Assessment of the endo-1,4-β-glucanase components of Ruminococcus flavefaciens FD-1

K. C. Doerner, B. A. White

Research output: Contribution to journalArticlepeer-review

Abstract

The extracellular endo-1,4-β-glucanase components of Ruminococcus flavefaciens FD-1 were analyzed by high-performance liquid chromatography (HPLC) by using DEAE ion-exchange, hydroxylapatite, and gel filtration chromatography and polyacrylamide gel electrophoresis (PAGE). Two endo-1,4-β-glucanase peaks were resolved by DEAE-HPLC and termed endoglucanases A and B. Carboxymethyl cellulose (CMC) zymograms were achieved by enzyme separation using nondenaturing PAGE followed by incubation of the gel on top of a CMC-agarose gel.

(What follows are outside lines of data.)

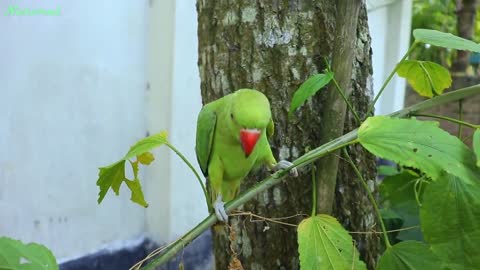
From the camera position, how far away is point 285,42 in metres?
0.98

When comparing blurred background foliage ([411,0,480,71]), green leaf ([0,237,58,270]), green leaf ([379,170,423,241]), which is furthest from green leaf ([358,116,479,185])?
blurred background foliage ([411,0,480,71])

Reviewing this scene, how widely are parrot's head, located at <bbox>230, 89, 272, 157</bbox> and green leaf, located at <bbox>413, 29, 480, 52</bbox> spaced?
0.30m

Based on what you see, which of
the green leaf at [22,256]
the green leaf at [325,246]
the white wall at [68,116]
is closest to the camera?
the green leaf at [22,256]

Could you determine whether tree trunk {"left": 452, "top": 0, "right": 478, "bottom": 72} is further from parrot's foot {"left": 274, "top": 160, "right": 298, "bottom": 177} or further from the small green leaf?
the small green leaf

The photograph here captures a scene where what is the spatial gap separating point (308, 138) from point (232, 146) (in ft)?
0.53

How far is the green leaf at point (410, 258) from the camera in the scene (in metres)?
0.75

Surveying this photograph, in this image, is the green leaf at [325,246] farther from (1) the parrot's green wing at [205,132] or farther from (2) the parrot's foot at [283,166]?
(1) the parrot's green wing at [205,132]

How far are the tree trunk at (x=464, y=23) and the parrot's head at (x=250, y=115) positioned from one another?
211 inches

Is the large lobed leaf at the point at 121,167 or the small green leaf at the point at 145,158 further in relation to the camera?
the small green leaf at the point at 145,158

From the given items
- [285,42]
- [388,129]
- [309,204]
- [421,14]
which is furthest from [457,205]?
[421,14]

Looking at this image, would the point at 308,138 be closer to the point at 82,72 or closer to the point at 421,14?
the point at 82,72

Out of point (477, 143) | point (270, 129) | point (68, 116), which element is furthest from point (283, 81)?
point (68, 116)

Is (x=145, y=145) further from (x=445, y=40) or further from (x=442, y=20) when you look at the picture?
(x=442, y=20)

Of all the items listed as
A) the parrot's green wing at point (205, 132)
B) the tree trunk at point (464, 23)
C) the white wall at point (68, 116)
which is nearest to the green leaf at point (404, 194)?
the parrot's green wing at point (205, 132)
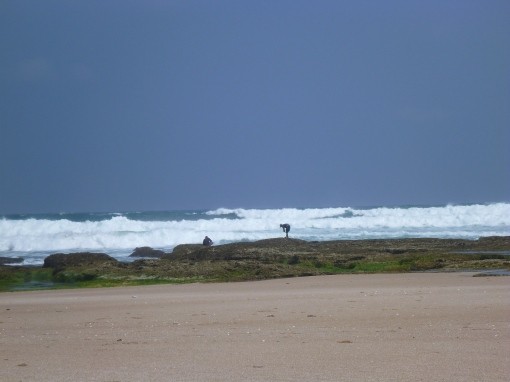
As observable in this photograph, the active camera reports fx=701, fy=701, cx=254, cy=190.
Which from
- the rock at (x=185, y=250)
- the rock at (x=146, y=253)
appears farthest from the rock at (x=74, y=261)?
the rock at (x=146, y=253)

This revealed no less than 13 and 5 endo-1,4-β-glucanase components present in endoglucanases A and B, respectively. Hydroxylapatite chromatography of endoglucanases A and B revealed one activity peak for each preparation, which contained 4 and 5 endo-1,4-β-glucanase components, respectively. Gel filtration chromatography of endoglucanase A following hydroxylapatite chromatography resolved the most active carboxymethylcellulase (CMCase) component from other endo-1,4-β-glucanase activities. Gel filtration of endoglucanase B following hydroxylapatite chromatography showed one CMCase activity peak. Protein stains of sodium dodecyl sulfate-PAGE and nondenaturing PAGE gels of endoglucanases A and B from hydroxylapatite and gel filtration chromatography revealed multiple protein components. When xylan was substituted for CMC in zymograms, identical separation patterns for CMCase and xylanase activities were observed for both endoglucanases A and B. These data suggest that both 1,4-β linkage-hydrolyzing activities reside on the same polypeptide or protein complex. The highest endo-1,4-β-glucanase-specific activities were observed following DEAE-HPLC chromatography, with 16.2 and 7.5 μmol of glucose equivalents per min per mg of protein for endoglucanases A and B, respectively. CMCase activities decreased after the two subsequent purification steps, resulting in specific activities of 0.02 and 1.4 for endoglucanases A and B, respectively.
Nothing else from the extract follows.